Before going to the bathroom, check behind the shower curtains for serial killers.

I say my first name every night before I go to sleep because I want it to be the last thing I say before I die.

start telling someone a story and then realize that i would only be funny if they actually saw it.

When someone wants to kill a bug, I'll get insane and catch the bug, then run out and release the bug while saying "NOW YOU'RE FREE!!!!!"

When I'm driving through traffic lights that are green, I use my psychic powers to make them change so no one behind me gets through.

Always have your feet under the cover, and if not, you think that something will get you.

Watching movies about couples with age gaps and woundering how it would feel like to be with somebody much older (or younger) than you. Would they use viagra or would you not even try to have sex with someone so old and delicate?

Never step on manholes, because I'm afraid to fall in.

wondering if everyone else in the world can read your mind so you avoid thinking about specific things

every single time a sad song comes on your ipod you imagine yourself in a movie, gloomily looking out a window or sitting alone on a bench.

When walking around a slightly empty store, I walk around and pretend I'm a spy, trying not to be seen.

think of who i would kill if i found out i only had a few weeks to live. i.e. sickest criminal alive.

I am Moral Man your friendly r*pist neighboorhood, what only I can do? I can steal, cheat, kill r*pe boys and girls, cats, not mouse heck I am no pervert either see? All this and I can still be... ...A SMOOTH CRIMINAL! AH! YAHOOW!

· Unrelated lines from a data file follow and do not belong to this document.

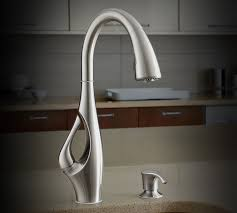 Pfister Kitchen Faucet Repair Price Pfister Kitchen Faucets Olsonware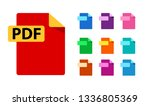pdf and color templates for any ... | Shutterstock .eps vector #1336805369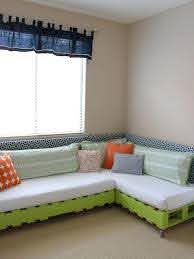 Kids Room With Green Pallet Sectional Hgtv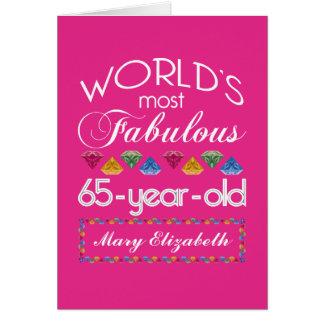 65ste Verjaardag het Meeste Fabelachtig Kleurrijk Wenskaart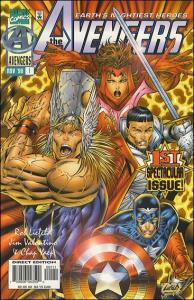 Marvel THE AVENGERS (1996 Series) #1 VF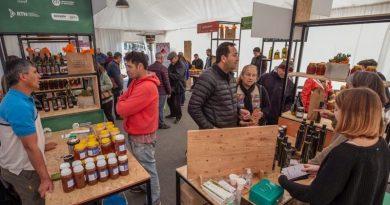 Experiencias de Sabores amplía la vinculación comercial de productores neuquinos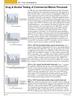 Marine News Magazine, page 8,  Oct 2013 chemical testing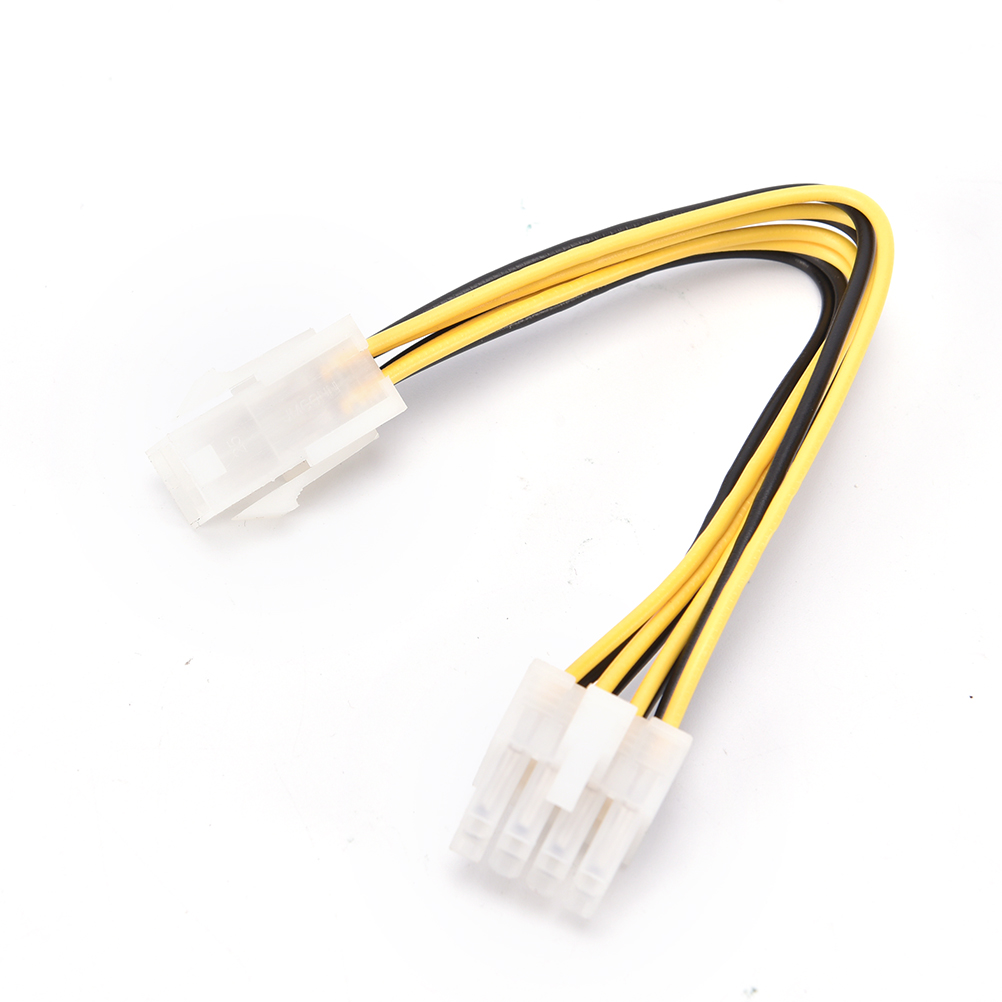 1 Pc Female EPS CPU Power Converter Cable Lead Adapter ATX 4 Pin Male To 8 Pin 12V ATX P4 To EPS 8pin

my favorite singer is Bles Bridges 22/07/1947-24/03/2000

Being the only one laughing at something on TV, then feeling awkward.

when you mouth words (but saying them out loud) when someone can't hear you

Turn the fan and/or sink on in the bathroom to drown out the noise from masturbating.

Invented a special password for yourself in order to recognize yourself if travel through time.

Layer the water in the toilet with toilet paper, so when I poo the water does splash back up and splatter poo and water all over my bum

When your at your friends house and they run out of toilet paper, so you sit there like "what do i do now?"

it is not disgusting to bite your toe nails, it is a skill

Sometimes when I'm all alone, I like to rub vasceline on myself and pretend I'm a slug.

Read weird posts like this one on the HorseHead Network.

Reherse jokes/phrases to say to friends in school tomorrow

Things You Think Only You Do

A collection of things you think only you do. Go ahead and confess. You probably aren't the only one.